Just then somebody fires a shot up the street and I don’t hesitate. I hops on to that Rocky Mountain canary, sets my spurs into his hide, and down the street we goes, frog-hopping, high, wide and handsome. A bullet plows under my steed, and he sails out of Paradise faster than any burro ever did before or since.

We keep up that speed for about a mile, and then slows down to a amble. I know where a pack-trail leaves the main road, a mile or so above where the road does, so I opines to take the shortest route to the Cross J. I leads my animile, while I searches for the trail in the dark, and all to once I hears voices down the road. I hears Muley’s bass and Chuck’s baritone, a cross between a greaseless wheel and pneumonia, raised in song—

“‘It was at Aunt Dinah’s quilting partee-e-e-e——’”

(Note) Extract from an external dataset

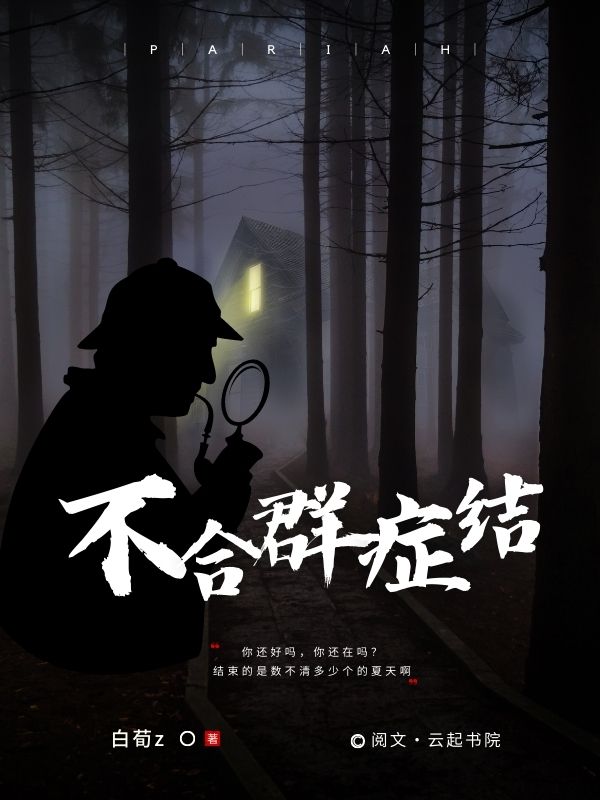 不合群危害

Then Telescope’s tenor rings in—

“‘I was see-e-e-e-e-eing Nellie-e-e-e-e home.’”

“Tha’s harmonee,” I hears Chuck opine. “Le’s all shing ‘Holy City.’ ‘Lash night as I lay sheeping’—shay, Teleschope, why don’t this machine go on, eh?”

“How do I know,” replies Telescope. “Shomebody light ’nother match so I can read the reashon in the little book.”